To set some ground rules, a comics syllabus would have to the whole of comics history, and ideally focus on a lot more than the American mainstream of superheroes. So while its necessarily going to miss a lot out of good stuff, it also needs to cram in a hell of a lot of historically important comics.

So who’s game?
 
 
Solitaire Rose as Tom Servo
12:08 / 11.12.04
I would start with comic strips, especially Flash Gordon. Not because Flash Gordan was a great strip, but because it was SO influenctial to early comics artists who used Raymond as a template for how to draw. The other reason would be that most of the early comics were either reprintes of comic strips, or drawn as if they were comic strips.

I'd also spend a lot of time on the variety of comics in the 30's and 40's, showing how the big anthologies had a super-hero strip, a pulp avenger strip, a jungle strip, etc... putting a spotlight on the pulp roots of comic books, and how they eventually helped in the death of pulp magazines.
 
 
sleazenation
12:36 / 11.12.04
You think? Personally I'd start a lot earlier in the 18th and 19th centuries with people like Rudolphe Töpffer, James Gillray, William Hogarth and Katsushika Hokusai, all of whom did substantial work on developing the visual language of comics - they are the proto-comics from which many modern comics derrive from...
 
 
sleazenation
12:54 / 11.12.04
But yes, I'd agree that Flash Gordon and the pulps would need to be covered in someway, as would the tradition of Newspaper strips in the US such as the Yellow Kid and penny publications such as Ally Slopers Half Holiday in the UK.

• **MATERIAL PROVIDED**
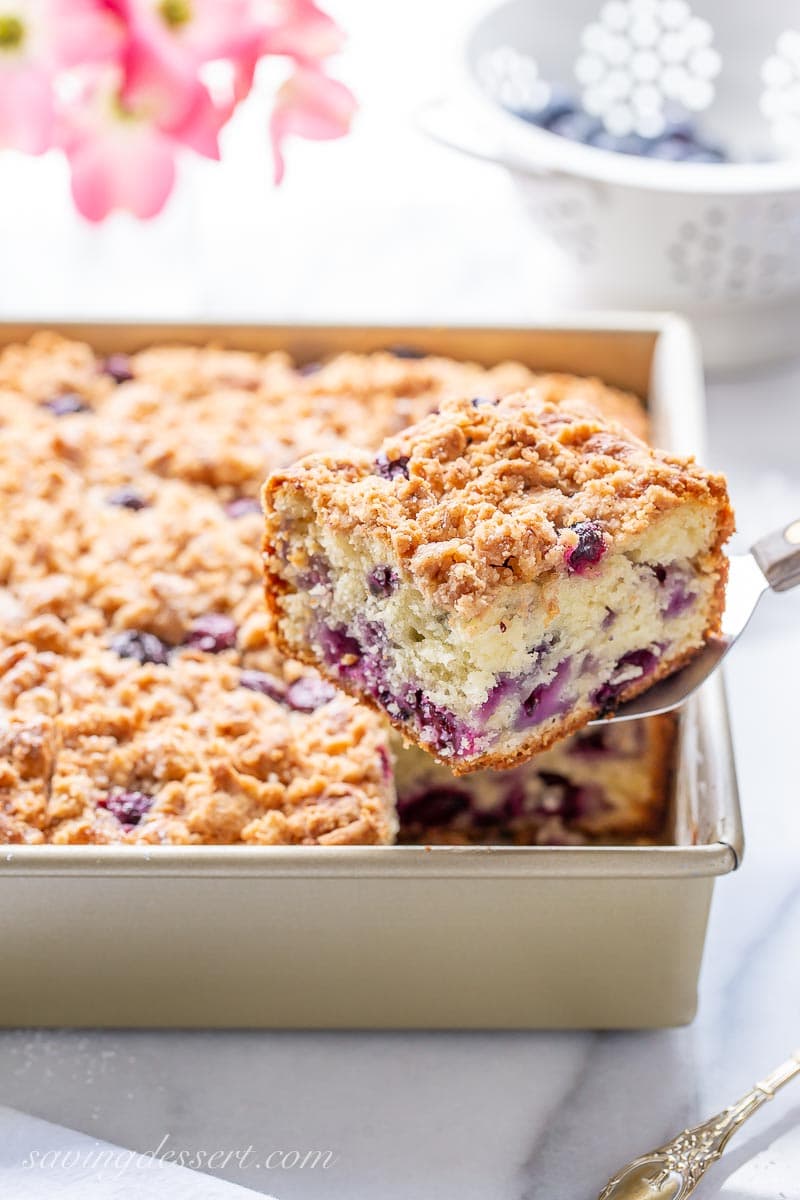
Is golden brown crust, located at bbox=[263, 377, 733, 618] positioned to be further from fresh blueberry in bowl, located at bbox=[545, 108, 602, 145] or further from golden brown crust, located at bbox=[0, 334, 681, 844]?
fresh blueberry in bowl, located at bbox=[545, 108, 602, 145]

---

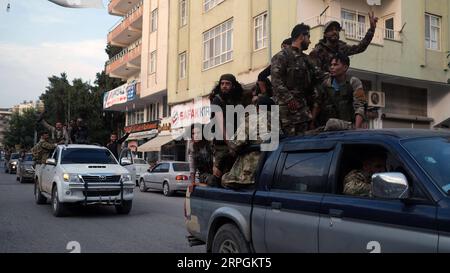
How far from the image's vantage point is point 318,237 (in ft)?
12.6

• **EXERCISE TASKS**
(1) In the comics syllabus discussion, which comic strip does Solitaire Rose as Tom Servo say they would start with?
(2) Write out the stretch of the comics syllabus discussion from "I'd also spend" through "of pulp magazines.".

• **RESPONSES FOR EACH TASK**
(1) Flash Gordon.

(2)
I'd also spend a lot of time on the variety of comics in the 30's and 40's, showing how the big anthologies had a super-hero strip, a pulp avenger strip, a jungle strip, etc... putting a spotlight on the pulp roots of comic books, and how they eventually helped in the death of pulp magazines.